In the actual process of writing, and I imagine, in any other creative endeavor, there is a moment where production clicks, both in the hands and in the mind. This is about as far from intention as we could get. An author doesn't intend a verb to signify action, anymore than he intends to write the next great American novel (well...) because it is only in doing so that a verb is a verb, as it is only after the novel is finished that it could be considered within history. Symbols, like objects and people, do not intend anything, they simply do things in relation to other things. This is no more intrinsic than it is intentional--the fact of meaning is, as the philosophers might say, "relative," and by this I mean relatively meaningless. The fact that meaning occurs is, for all intents and purposes (no pun intended) miraculous. By this I mean as good as un-caused, and also as important as an act of god. The reasons behind it are theological in scope, and while arguable, certainly not directly relevant in their real importance. Just to be clear: I don't mean that the meaning of words comes from another dimension or streaming in heavenly rays from the firmament, or otherwise spontaneously bursting into existence. If god turned Lot's wife into a pillar of salt, he must have done it somehow, but I doubt that Lot or Lot's wife gives a good goddamn how he did it.

Back to the point: despite the unconscious, miraculous machinations behind words (ah... hint, hint!) the author, in lining them up one word after the other across the page, is working with them as unintentional fragments, using his own consciousness and intention like a needle to sew them together. This is a little sharp bit of an axis, but hardly one piercing them altogether. There are many more important factors to the author (and likely his audience as well), such as things as esoteric as plot, voice, and characters. Of course, we intend all of this to be "good", so that the writing is "good". And we intend them to do various things amongst themselves, organizing little markets of our own in the text. But knowing this and intending it is hardly a lesson on how to write well, is it?

Can you teach creativity? Can you make a rubric of the different categories of creativity? Can you intend creativity? There are lots of other things you can do, but I don't think any of these work. Creativity is, in a way, the opposite of intention, and its partner. You may intend something going into production, or afterward, say that you had such an intention. You might do the same with creativity--hoping for it in the future, and attributing it to actions in the past. But the difference is that at the very moment of production, in the act of producing, creativity may occur, where as intention never will. You might realize creativity when it hits, or not until afterward. Maybe you will eventually deny it, though others laud you for it. But when words flow out of the mind to the hand, creativity is the force that guides them, and this is where intention can simply not go. Intention can aim and pull the trigger, but creativity is the bullet that will or will not hit the target. Because, in actuality, it is the target as well.

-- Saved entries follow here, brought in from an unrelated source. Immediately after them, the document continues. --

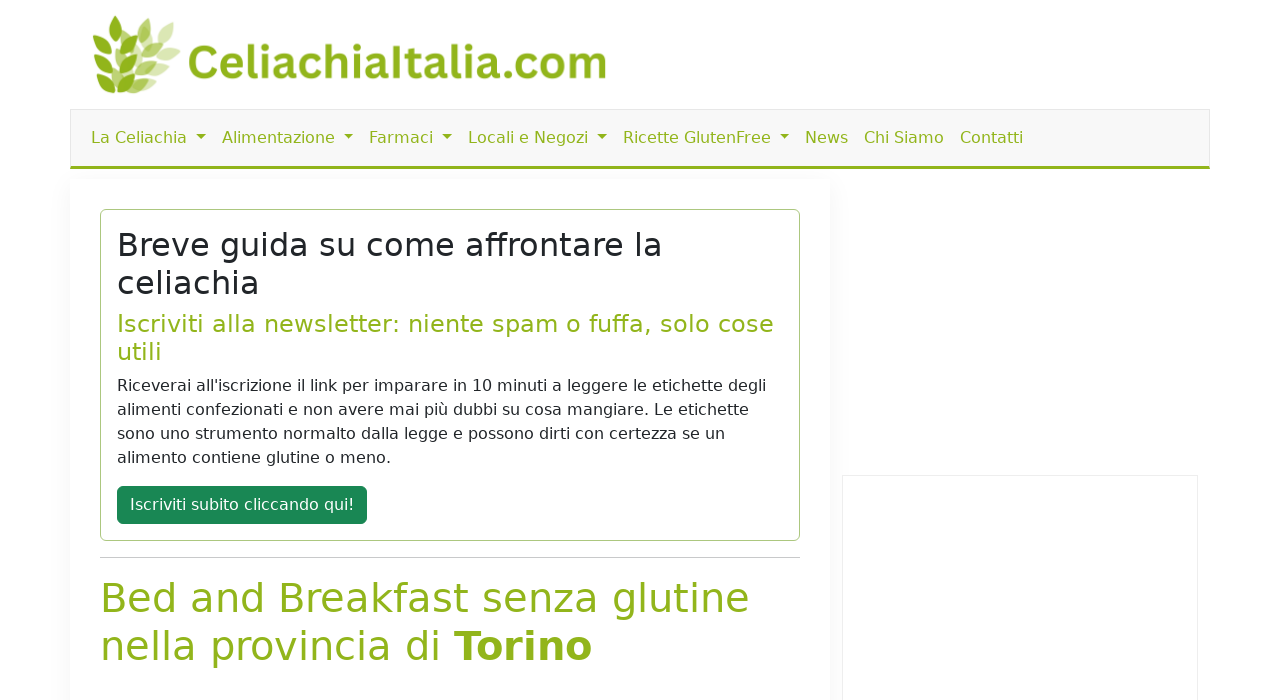

--- FILE ---
content_type: text/html; charset=utf-8
request_url: https://www.google.com/recaptcha/api2/aframe
body_size: 268
content:
<!DOCTYPE HTML><html><head><meta http-equiv="content-type" content="text/html; charset=UTF-8"></head><body><script nonce="Qq10oTJiVqTEvGZ_fCRYDA">/** Anti-fraud and anti-abuse applications only. See google.com/recaptcha */ try{var clients={'sodar':'https://pagead2.googlesyndication.com/pagead/sodar?'};window.addEventListener("message",function(a){try{if(a.source===window.parent){var b=JSON.parse(a.data);var c=clients[b['id']];if(c){var d=document.createElement('img');d.src=c+b['params']+'&rc='+(localStorage.getItem("rc::a")?sessionStorage.getItem("rc::b"):"");window.document.body.appendChild(d);sessionStorage.setItem("rc::e",parseInt(sessionStorage.getItem("rc::e")||0)+1);localStorage.setItem("rc::h",'1762590559114');}}}catch(b){}});window.parent.postMessage("_grecaptcha_ready", "*");}catch(b){}</script></body></html>

--- FILE ---
content_type: text/css
request_url: https://www.celiachiaitalia.com/public/style.css
body_size: 681
content:
:root{
	--link-color: #92b51b; /* #93b51b */;
}

a, a.nav-link { text-decoration: none; color: var(--link-color); }
h1, h2, h3, h4 {
	color: var(--link-color);
}

#mainContent, .box_modulo{
	padding: 30px;
	border-radius: 0;
	box-shadow: 0 5px 25px rgba(0, 0, 0, 0.05);
	margin-bottom: 1rem;
}

.btn-info, .btn-warning{ color: white !important; }

/* #buttons .btn{ padding: 10px 10px; width: 48%; margin-bottom: 5px; }
#buttons .btn div{ font-size: 0.8em; font-weight: 600; margin-top: 5px; } */
#menu{
	background-color: #F8F8F8;
  	margin-bottom: 10px;
  	border: 1px solid #e7e7e7;
    border-bottom-width: 1px;
    border-bottom-style: solid;
    border-bottom-color: rgb(231, 231, 231);
  	border-bottom: 3px solid var(--link-color);
}

#buttons_inline { padding: 0px 30px; }
#buttons_inline .btn{ padding: 10px 10px; width: 100%; margin-bottom: 5px; }
#buttons_inline .btn div{ font-size: 0.8em; font-weight: 600; margin-top: 5px; }
.adsbygoogle{ margin-bottom: 1rem; }
textarea.form-control{ height: 150px; }

/** HOME */
/* .card-body{ background-color: #d4e2a2; } */
.card{ border-color: #acc77f; margin-bottom: 1rem; }
.card-header{ font-weight: bold; background-color: var(--link-color); }

/** Articolo */
#navigazioneArticolo{ margin-bottom: 2rem; }
#navigazioneArticolo .successivo{ text-align: right; }

/**SCHEDA  */
#scheda ul#gallery{	display: grid; grid-template-columns: repeat(4, 1fr); gap: 20px; list-style: none; padding: 0; margin: 0; place-items: center;}
#scheda table.table{ margin-top: 1rem }

footer{ border-top: 2px solid var(--link-color); margin-top: 1rem; padding-top: 1rem; }

@media (max-width: 768px) {
    ul#gallery { grid-template-columns: repeat(2, 1fr); }
}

So in the end, I suppose my point is this: the authors of that article are absolutely right. By thinking and discussing the role of intention in design (or anything else for that matter) the practitioners and users thereof will likely benefit by guiding their practice and recognizing their own potential. However, we all wish and intend lots of things--I hope that this thinking and discussing doesn't end there.

But maybe after reading this, you will wish that it did!